Today, I’m going to examine the Old Testament treatment of the Sabbath. In coming days, I’ll look at the New Testament, and ultimately, how we should observe this day.
Remember the Sabbath day, to keep it holy. Six days you shall labor, and do all your work, but the seventh day is a Sabbath to the LORD your God. On it you shall not do any work, you, or your son, or your daughter, your male servant, or your female servant, or your livestock, or the sojourner who is within your gates. For in six days the LORD made heaven and earth, the sea, and all that is in them, and rested on the seventh day. Therefore the LORD blessed the Sabbath day and made it holy.
Exodus 20:8-11 (ESV)
The keeping of the Sabbath is the fourth commandment. It provides a logical transition between the law that regulates our actions toward God and the law that regulates our actions toward others. The commandment to keep the Sabbath deals with both, directing us to sacrifice a day each week to God and to allow those who work for us to rest on that day.
This commandment is the only one that points directly to the actions of God as a basis — the resting of God at the completion of the six days of creation. It was first given in Exodus 16, even before the ascent of Mount Sinai to receive the law. It was connected to the collection of manna. The Israelites were to gather enough each morning for that day only, and were not to gather more for the next day or it would rot. (This is a precursor to give us this day our daily bread.) On the sixth day, however, they were to gather enough for two days for on the seventh, there was no manna from heaven. It was the only day manna lasted overnight.
To violate the Sabbath was a capital offense. In Numbers 15, we read of a man found gathering sticks on the Sabbath who was subsequently stoned to death for his transgression. The Sabbath was as serious as blasphemy, murder, and adultery.
The idea was expanded to include a Sabbath year every seven years when Israel was to let the land rest (Leviticus 25). Ultimately, it was to culminate in a year of jubilee after seven seven-year cycles — once every 50 years. There is no evidence that Israel ever practiced any of these year-long Sabbaths as a nation and they were judged for this, just as the prophets foretold. The exile to Babylon was in part to give the land the rest they had refused to grant it (2 Chronicles 36:21).

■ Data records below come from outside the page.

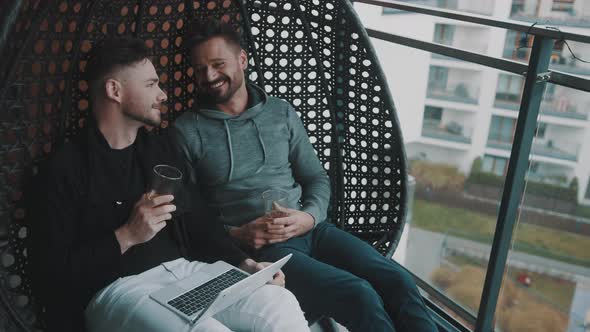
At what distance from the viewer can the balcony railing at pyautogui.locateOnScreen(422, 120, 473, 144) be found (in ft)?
51.3

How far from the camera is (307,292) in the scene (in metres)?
1.51

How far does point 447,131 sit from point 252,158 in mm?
15103

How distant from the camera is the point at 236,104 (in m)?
1.82

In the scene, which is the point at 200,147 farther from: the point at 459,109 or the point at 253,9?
the point at 459,109

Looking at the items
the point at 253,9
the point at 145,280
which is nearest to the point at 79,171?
the point at 145,280

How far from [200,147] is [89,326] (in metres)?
0.64

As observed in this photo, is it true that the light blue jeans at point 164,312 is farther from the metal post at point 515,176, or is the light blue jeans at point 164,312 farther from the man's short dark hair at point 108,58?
the metal post at point 515,176

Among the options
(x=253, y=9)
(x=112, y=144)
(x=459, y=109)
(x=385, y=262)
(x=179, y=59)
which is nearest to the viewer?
(x=112, y=144)

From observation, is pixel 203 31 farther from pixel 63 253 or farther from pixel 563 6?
pixel 563 6

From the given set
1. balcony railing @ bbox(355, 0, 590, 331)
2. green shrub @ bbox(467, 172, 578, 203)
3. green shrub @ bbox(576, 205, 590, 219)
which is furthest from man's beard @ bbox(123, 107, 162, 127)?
A: green shrub @ bbox(576, 205, 590, 219)

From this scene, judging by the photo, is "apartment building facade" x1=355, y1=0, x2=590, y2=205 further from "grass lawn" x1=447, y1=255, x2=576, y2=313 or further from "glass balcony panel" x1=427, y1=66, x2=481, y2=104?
"grass lawn" x1=447, y1=255, x2=576, y2=313

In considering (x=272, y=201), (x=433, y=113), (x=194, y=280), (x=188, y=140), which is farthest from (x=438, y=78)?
(x=194, y=280)

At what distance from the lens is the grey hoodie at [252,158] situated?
1714mm

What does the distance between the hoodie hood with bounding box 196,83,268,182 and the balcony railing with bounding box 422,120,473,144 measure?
14.3 meters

The one exception to the Sabbath rest was for the Levitical priesthood. The priests were to conduct the offerings in the tabernacle before the Lord seven days a week. On special Sabbaths, there was even more “work” to be done with offerings. The Levites were not given a blanket exemption, but were explicitly commanded to give offerings on the Sabbath.
The prophets seemed to speak against the Sabbath, but a careful reading reveals this is not quite the case. Isaiah 1:13-17 and 56:1-2 are prime examples. God is not suddenly anti-fourth commandment. The people were observing festivals and special days, but neglect his law in every other facet of their lives. God desired his people to keep the Sabbath, while keeping with the other nine commandments as well. They incurred his wrath by their disobedience, and their clinging to excuses to feast and rest based on his word was blatant hypocrisy.